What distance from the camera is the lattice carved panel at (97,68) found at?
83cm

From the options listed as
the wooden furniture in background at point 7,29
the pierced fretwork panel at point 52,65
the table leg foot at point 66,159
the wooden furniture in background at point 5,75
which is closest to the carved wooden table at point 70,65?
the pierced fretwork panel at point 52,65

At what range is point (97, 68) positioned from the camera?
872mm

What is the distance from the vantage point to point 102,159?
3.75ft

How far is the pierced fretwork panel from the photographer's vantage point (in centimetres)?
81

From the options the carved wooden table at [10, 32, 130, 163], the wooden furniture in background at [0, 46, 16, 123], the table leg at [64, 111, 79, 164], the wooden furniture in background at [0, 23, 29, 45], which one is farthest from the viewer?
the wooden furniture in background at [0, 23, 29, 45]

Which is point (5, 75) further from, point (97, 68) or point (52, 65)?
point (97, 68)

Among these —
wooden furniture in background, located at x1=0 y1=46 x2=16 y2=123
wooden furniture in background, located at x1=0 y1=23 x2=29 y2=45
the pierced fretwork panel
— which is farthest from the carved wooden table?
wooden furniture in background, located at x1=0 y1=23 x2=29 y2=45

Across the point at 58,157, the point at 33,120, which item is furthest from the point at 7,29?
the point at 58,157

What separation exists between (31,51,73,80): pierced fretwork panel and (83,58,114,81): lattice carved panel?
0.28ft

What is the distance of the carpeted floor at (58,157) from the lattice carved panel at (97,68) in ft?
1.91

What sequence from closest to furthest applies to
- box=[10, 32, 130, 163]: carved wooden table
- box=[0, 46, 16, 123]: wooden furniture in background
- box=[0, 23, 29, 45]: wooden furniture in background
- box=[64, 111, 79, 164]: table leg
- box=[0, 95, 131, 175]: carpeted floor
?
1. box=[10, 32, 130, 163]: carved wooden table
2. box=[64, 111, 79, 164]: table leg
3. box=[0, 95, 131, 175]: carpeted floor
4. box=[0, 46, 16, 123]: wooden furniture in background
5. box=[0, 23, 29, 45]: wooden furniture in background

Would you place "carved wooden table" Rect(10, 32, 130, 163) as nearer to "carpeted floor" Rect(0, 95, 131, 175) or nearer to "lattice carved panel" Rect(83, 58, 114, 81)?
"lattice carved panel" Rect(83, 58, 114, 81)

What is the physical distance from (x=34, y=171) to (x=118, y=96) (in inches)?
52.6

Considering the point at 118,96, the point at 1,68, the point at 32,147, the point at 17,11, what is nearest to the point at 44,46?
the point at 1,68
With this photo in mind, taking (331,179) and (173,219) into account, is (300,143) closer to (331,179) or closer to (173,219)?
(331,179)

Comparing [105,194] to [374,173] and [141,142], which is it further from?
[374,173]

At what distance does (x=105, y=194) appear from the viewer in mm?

● JOB
Convert the lines running from the one containing "Comparing [105,194] to" through the last line above into a numbered list, leaving out any blank lines.

● ANSWER TO THIS EXERCISE
1. Comparing [105,194] to [374,173] and [141,142], which is it further from?
2. [374,173]
3. At what distance does (x=105, y=194) appear from the viewer in mm?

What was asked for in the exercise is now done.